Leverage Employee Referral Programs
Have you ever thought about looking for passive candidates internally? Not literally on your premises, of course, but your employees may have friends, relatives, and acquaintances to recommend people they think would fit the company’s vision and team spirit.
Naturally, some of them will be candidates who are actively looking for a job but make sure you explain to your employees that you would love to get acquainted with all experts whom they feel could be a great contribution to your company, regardless of their employment status.
If you don’t have an employee referral program and your employees might be reluctant to recommend others, here you can find some ideas on how to encourage them to share those well-hidden gems of experts with you.
Personalize the Outreach
You have to start off with a presumption that the person you want to contact hasn’t heard of your company. As mentioned above, you need to know your company inside out in order to be able to convey what you truly stand for and offer. But another important factor when approaching a passive candidate is that they are not pressed for time - they will have time to mull things over and to dissect your offer and things you say.
If you reach out with a generic message, they will probably not give much thought to your offer. And why should they? If you haven’t put any effort into the outreach, why would they put their effort into exploring your company and considering your interview invite?
It’s always good to find common ground with the candidates, something you noticed they posted, or something in their professional experience. Think about why you are reaching out to this particular person. Your approach will differ depending on the platform through which you are reaching out, but keep in mind that since you don’t have the same information, it’s also important not to sound fake. Just as you need to ‘live’ your company's values, you also shouldn’t feign to have the same interests as the candidate. For example, most people don’t like being contacted with “Hey, I see you have a Rolling Stones T-shirt - they are a cool band! Listen, would you like to work for my company?”
Build a Relationship
As mentioned earlier, time is not of the essence for passive candidates - the first time you reach out may not be a good time for that person; you may pique their interest, but some private reasons may prevent them from considering the transition in detail. On the other hand, it may not be good timing for your company - you have your eye on an amazing candidate, but you know that the current staffing needs are reduced.
So what do you do in such situations? You build a relationship with them. You stay in touch, check on them, and keep them updated so that when the time is right for both parties, it’s easier for the candidate to make a transition, and then onboarding runs smoother. This is all good for you because you are adding them to your talent pool, and then at some point in the future, they will be included in the recruitment pipeline and perhaps come work for your company.
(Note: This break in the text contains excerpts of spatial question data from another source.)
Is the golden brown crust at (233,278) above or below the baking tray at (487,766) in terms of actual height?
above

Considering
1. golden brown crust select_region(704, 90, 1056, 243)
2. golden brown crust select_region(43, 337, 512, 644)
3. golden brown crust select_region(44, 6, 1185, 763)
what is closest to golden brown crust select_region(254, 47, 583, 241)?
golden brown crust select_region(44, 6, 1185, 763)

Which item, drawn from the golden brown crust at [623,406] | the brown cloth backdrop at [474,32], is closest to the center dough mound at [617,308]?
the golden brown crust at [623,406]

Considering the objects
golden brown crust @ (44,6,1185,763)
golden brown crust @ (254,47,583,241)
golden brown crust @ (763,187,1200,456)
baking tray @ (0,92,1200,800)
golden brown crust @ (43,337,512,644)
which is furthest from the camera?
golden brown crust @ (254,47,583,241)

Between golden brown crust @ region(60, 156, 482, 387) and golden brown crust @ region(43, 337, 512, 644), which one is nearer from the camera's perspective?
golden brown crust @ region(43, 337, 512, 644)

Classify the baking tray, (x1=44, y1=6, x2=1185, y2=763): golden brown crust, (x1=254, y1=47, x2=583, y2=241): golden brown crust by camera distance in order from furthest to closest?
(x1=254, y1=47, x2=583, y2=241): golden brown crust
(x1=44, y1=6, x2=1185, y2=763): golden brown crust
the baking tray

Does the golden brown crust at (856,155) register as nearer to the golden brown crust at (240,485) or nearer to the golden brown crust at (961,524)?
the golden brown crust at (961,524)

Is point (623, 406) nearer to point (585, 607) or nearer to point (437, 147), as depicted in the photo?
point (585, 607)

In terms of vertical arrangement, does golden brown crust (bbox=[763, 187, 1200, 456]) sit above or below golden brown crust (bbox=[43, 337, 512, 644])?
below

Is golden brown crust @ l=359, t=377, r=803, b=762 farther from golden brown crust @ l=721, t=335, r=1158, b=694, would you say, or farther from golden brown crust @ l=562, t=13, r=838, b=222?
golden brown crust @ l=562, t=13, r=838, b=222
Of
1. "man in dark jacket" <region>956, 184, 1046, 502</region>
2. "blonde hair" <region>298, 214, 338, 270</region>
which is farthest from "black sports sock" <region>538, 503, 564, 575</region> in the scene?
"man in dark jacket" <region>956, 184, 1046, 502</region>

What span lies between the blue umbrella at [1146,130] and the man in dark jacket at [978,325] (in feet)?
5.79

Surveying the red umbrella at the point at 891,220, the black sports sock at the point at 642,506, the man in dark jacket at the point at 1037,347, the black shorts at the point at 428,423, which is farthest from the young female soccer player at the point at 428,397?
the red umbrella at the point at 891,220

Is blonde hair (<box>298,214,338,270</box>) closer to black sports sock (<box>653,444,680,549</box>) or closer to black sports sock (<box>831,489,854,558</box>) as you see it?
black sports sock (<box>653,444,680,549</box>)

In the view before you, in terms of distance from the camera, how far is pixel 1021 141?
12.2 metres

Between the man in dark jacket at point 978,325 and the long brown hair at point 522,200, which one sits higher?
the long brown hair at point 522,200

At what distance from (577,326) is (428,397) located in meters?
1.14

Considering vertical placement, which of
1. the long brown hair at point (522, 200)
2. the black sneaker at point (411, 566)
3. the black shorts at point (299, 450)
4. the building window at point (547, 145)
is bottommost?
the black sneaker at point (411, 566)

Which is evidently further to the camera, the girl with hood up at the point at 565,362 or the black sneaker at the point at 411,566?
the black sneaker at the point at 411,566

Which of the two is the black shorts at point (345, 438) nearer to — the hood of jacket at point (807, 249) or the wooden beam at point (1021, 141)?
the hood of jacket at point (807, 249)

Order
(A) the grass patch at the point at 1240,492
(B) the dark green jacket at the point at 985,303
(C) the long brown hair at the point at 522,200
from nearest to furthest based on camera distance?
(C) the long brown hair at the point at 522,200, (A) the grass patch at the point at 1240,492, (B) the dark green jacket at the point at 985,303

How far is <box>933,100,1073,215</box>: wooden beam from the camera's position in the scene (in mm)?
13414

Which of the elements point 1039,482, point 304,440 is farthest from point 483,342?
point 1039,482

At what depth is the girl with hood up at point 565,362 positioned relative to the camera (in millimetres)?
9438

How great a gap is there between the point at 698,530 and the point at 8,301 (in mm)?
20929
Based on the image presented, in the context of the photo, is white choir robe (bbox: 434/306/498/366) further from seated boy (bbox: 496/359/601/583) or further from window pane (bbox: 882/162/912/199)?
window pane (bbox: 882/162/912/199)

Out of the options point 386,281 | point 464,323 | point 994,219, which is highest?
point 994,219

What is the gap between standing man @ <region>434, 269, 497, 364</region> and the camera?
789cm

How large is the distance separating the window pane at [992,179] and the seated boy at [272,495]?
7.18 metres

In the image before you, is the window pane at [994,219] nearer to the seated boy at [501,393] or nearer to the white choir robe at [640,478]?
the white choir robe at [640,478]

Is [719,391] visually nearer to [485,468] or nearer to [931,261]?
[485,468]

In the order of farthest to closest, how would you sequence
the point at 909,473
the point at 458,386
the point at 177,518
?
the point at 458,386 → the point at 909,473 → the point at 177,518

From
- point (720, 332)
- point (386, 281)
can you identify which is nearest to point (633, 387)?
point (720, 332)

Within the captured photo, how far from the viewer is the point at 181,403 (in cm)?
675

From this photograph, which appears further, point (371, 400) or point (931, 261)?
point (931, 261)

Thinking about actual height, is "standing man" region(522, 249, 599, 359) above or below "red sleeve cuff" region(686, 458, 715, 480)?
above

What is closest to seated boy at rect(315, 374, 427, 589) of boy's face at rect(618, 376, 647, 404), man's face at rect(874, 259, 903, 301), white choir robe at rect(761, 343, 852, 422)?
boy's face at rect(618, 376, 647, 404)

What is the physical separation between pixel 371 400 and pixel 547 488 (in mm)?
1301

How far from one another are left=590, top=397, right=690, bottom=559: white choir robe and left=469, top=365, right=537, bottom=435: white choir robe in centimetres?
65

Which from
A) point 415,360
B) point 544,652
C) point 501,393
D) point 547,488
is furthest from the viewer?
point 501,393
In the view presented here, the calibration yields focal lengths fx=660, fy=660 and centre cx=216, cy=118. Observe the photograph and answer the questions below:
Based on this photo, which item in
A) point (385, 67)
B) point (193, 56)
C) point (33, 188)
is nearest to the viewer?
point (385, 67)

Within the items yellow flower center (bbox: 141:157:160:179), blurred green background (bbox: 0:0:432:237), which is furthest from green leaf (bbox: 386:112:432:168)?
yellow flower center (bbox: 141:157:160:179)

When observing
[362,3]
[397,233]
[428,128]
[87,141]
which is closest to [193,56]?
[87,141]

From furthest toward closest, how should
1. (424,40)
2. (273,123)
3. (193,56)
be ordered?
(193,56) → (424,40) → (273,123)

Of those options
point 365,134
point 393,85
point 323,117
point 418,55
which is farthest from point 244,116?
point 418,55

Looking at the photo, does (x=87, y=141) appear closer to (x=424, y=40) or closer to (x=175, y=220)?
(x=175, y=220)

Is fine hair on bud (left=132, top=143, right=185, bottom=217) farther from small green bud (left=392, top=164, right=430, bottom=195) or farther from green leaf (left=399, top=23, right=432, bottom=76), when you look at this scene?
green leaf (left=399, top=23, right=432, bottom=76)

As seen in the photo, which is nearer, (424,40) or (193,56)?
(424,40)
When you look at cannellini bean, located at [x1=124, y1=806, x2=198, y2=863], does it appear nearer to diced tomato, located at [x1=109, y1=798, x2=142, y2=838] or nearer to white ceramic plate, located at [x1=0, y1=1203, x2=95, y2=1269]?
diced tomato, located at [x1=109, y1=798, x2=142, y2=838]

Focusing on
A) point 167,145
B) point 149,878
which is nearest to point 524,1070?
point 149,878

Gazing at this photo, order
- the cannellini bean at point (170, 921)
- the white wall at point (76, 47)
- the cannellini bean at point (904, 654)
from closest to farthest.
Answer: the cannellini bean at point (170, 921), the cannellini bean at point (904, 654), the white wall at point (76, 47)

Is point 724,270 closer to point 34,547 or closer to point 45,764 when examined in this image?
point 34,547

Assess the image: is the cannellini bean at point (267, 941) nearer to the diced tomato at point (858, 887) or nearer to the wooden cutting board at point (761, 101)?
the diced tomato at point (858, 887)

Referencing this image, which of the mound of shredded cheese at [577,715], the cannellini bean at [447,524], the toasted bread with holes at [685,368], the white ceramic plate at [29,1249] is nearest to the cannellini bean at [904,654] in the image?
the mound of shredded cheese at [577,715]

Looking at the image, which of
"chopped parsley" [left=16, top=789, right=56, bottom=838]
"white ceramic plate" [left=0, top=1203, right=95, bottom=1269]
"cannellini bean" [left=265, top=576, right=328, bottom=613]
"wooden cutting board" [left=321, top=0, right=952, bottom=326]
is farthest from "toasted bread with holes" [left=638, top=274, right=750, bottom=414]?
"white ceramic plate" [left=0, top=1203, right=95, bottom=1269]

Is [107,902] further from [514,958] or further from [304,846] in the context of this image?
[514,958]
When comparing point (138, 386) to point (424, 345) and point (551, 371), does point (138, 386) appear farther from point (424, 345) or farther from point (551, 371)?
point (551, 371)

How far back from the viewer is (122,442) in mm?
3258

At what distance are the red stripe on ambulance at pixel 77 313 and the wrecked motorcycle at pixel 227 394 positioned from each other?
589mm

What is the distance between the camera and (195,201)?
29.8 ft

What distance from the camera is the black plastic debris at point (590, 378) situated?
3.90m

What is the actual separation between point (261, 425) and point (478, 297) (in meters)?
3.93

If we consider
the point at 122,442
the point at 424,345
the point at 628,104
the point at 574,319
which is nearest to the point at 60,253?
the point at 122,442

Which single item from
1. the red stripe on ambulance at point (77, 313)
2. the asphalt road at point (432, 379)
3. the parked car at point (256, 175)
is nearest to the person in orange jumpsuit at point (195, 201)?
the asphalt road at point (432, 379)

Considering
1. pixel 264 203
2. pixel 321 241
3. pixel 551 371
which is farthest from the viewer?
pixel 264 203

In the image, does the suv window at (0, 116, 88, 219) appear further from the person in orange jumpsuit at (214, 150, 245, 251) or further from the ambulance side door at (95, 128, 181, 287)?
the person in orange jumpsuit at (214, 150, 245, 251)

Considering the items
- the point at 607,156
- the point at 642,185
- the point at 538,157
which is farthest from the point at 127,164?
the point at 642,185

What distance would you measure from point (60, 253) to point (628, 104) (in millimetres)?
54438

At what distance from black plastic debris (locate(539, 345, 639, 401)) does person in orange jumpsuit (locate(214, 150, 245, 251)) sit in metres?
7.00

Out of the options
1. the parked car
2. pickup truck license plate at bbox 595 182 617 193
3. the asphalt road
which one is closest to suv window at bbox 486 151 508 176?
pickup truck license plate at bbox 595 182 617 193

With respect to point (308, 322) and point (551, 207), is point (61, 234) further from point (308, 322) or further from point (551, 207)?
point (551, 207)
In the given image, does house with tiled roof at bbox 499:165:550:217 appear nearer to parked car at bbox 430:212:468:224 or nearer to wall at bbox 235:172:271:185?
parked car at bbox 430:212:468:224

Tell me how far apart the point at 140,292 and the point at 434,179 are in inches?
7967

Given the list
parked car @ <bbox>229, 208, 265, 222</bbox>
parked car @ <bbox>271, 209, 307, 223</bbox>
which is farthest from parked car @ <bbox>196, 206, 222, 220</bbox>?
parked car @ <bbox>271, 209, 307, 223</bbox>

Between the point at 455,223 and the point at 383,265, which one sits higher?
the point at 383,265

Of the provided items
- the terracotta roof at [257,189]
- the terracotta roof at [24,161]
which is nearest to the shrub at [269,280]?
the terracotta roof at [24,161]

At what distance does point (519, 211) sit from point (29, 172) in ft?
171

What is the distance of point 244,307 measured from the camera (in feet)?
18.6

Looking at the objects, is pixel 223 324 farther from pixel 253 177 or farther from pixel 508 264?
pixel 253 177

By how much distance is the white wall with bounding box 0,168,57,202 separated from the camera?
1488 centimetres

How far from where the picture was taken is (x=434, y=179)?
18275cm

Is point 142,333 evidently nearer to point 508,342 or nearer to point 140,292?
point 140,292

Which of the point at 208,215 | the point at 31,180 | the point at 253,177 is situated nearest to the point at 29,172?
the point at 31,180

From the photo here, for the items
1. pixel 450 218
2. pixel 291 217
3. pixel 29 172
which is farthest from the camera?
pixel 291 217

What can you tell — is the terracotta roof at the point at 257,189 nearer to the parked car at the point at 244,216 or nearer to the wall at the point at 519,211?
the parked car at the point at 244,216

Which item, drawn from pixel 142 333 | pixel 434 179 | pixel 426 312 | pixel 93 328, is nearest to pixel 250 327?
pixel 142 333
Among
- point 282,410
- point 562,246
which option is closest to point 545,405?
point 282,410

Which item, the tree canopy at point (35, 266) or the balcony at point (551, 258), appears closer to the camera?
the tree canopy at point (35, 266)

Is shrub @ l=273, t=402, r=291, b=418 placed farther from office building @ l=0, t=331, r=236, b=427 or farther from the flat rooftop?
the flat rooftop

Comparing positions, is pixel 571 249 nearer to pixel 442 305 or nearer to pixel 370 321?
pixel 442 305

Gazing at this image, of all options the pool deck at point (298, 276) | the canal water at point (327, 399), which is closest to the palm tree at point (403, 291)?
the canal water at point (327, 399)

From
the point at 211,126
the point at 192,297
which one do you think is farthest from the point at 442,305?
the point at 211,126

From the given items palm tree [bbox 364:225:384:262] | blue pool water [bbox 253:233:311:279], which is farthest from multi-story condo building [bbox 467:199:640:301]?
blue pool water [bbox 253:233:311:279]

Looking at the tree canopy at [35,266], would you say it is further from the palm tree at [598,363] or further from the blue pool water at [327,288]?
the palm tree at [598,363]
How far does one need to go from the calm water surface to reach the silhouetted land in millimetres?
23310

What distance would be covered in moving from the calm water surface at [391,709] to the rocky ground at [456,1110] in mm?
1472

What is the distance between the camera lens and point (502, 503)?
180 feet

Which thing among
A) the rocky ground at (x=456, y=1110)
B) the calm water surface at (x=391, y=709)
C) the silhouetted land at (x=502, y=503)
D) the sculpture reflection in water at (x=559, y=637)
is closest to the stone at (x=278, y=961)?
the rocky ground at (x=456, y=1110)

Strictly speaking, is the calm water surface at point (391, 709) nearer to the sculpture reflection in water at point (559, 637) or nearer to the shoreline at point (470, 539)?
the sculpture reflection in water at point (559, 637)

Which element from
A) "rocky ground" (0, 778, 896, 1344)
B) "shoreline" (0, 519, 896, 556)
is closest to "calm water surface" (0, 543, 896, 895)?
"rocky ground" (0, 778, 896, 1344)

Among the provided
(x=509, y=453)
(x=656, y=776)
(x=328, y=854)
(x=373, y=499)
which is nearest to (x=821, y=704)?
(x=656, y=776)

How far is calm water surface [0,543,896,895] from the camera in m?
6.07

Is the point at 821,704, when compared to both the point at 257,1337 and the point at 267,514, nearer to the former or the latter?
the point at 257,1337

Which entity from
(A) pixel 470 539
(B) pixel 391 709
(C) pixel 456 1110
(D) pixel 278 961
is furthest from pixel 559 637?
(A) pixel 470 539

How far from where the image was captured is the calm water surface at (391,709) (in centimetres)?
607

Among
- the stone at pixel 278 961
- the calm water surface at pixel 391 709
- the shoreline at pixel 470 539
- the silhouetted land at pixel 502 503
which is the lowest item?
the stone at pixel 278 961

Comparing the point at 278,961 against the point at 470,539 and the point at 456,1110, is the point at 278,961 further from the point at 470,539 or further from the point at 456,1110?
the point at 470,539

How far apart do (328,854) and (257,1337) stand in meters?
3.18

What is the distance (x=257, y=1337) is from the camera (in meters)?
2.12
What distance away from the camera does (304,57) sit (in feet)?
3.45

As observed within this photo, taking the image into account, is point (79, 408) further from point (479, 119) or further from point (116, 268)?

So, How to Lasso a Passive Candidate?
“Catching” a passive candidate demands a long-term strategy and dedication. There are a lot of factors that affect this strategy, timing, and outreach being one of the most important ones. Naturally, constantly assessing your current and projected staffing needs is a must because those needs can change drastically during the whole process.
Sometimes engaging with a passive candidate can seem more time-consuming than with one that is actively looking for a job. However, it’s well worth the effort because the top-notch seasoned talent, as well as those with great potential, will certainly contribute to your company’s business and success.